There was a lesson too for black leaders. To their credit, Al Sharpton
and Jesse Jackson didn’t stampede to the barricades and demand
conviction and severe punishment for the accused assailants. In the
past they have done that in other hot ticket racially tinged cases. Who
can forget Tawana Brawley and the black students that tore up a
football stadium in Decatur, Illinois a few years back?
Sharpton and
Jackson instantly screamed racism. Every time they did, they hopelessly
muddled the case, and inflame racial tensions.
In the Duke case, a reflexive shout of racism would have further
discredited the legitimate fight against sexual victimization. Because
of that, black leaders should have gone one step further and urged the
Duke protestors to cool their rhetoric until all the facts were in.
They didn’t. Black leader’s great fear is that if they rebuke blacks
that abuse race to grab headlines that would be tantamount to race
treason.
Then there’s Nifong. He was roundly denounced for rushing to judgment
on the case to curry favor with blacks and women’s groups, and to boost
his reelection chances. There’s no evidence that Nifong purposely used
the case to do that.

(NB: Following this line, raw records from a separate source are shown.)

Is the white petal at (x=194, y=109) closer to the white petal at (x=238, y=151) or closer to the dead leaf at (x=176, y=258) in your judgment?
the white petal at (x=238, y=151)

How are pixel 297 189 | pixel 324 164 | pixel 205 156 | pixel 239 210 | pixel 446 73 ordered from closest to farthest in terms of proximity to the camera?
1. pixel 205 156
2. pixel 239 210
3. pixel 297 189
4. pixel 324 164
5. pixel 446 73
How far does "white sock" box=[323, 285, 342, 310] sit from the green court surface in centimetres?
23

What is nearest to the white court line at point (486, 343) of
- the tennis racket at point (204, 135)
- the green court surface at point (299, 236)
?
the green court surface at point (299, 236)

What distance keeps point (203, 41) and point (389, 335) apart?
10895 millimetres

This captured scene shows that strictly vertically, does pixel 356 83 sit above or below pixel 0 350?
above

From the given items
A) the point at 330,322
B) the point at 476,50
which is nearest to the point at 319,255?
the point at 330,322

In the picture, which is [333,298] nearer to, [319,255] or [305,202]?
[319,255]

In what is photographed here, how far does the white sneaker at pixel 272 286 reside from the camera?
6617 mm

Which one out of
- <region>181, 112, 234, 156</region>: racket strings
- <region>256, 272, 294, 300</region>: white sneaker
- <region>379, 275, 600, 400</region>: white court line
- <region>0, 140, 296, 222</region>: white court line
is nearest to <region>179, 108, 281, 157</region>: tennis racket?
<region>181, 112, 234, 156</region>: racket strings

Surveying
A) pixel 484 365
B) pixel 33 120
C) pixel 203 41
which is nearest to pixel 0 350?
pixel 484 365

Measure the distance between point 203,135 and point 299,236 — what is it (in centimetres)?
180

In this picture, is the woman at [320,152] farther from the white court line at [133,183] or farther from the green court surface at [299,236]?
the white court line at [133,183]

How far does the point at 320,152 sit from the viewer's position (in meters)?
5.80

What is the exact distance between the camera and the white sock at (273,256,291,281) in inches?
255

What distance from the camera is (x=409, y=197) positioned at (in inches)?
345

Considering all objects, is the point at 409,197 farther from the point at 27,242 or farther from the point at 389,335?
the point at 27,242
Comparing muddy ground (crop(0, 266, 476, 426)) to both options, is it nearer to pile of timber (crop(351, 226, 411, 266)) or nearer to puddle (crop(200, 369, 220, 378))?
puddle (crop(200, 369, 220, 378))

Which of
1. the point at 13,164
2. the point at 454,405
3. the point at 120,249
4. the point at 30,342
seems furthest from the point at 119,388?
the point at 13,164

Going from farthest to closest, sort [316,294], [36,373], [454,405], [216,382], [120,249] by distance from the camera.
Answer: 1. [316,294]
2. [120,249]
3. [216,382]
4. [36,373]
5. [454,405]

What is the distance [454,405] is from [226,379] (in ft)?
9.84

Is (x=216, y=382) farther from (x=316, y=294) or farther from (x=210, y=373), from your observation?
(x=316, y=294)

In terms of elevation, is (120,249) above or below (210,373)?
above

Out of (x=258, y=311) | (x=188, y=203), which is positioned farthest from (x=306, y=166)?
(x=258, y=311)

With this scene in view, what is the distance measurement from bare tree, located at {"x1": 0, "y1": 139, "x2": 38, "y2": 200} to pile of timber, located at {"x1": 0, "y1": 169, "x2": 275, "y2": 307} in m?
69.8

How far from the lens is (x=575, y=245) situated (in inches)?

But there’s no doubt that politics and race badly
clouded the case from the start.
Whether it’s O.J. Simpson, Michael Jackson, or any other high profile
racially charged case, prosecutors are sorely tempted to pander to
public passions and engage in media posturing. That’s a fatal mistake.
If the evidence is there that should be the only thing that prosecutors
pay attention to.
When they don’t they risk a humiliating loss. That
fuels public cynicism that justice is for sale, and that the system is
hopelessly flawed.
The Duke case bruised lives, gave the justice system a momentary black
eye, stirred racial divisions on one of America’s elite campuses and
riled the public. The final lesson is that when politics, race and
passions collide in a questionable case, caution and good sense go out
the window. The Duke case proved that.
Earl Ofari Hutchinson is a political analyst and social issues commentator.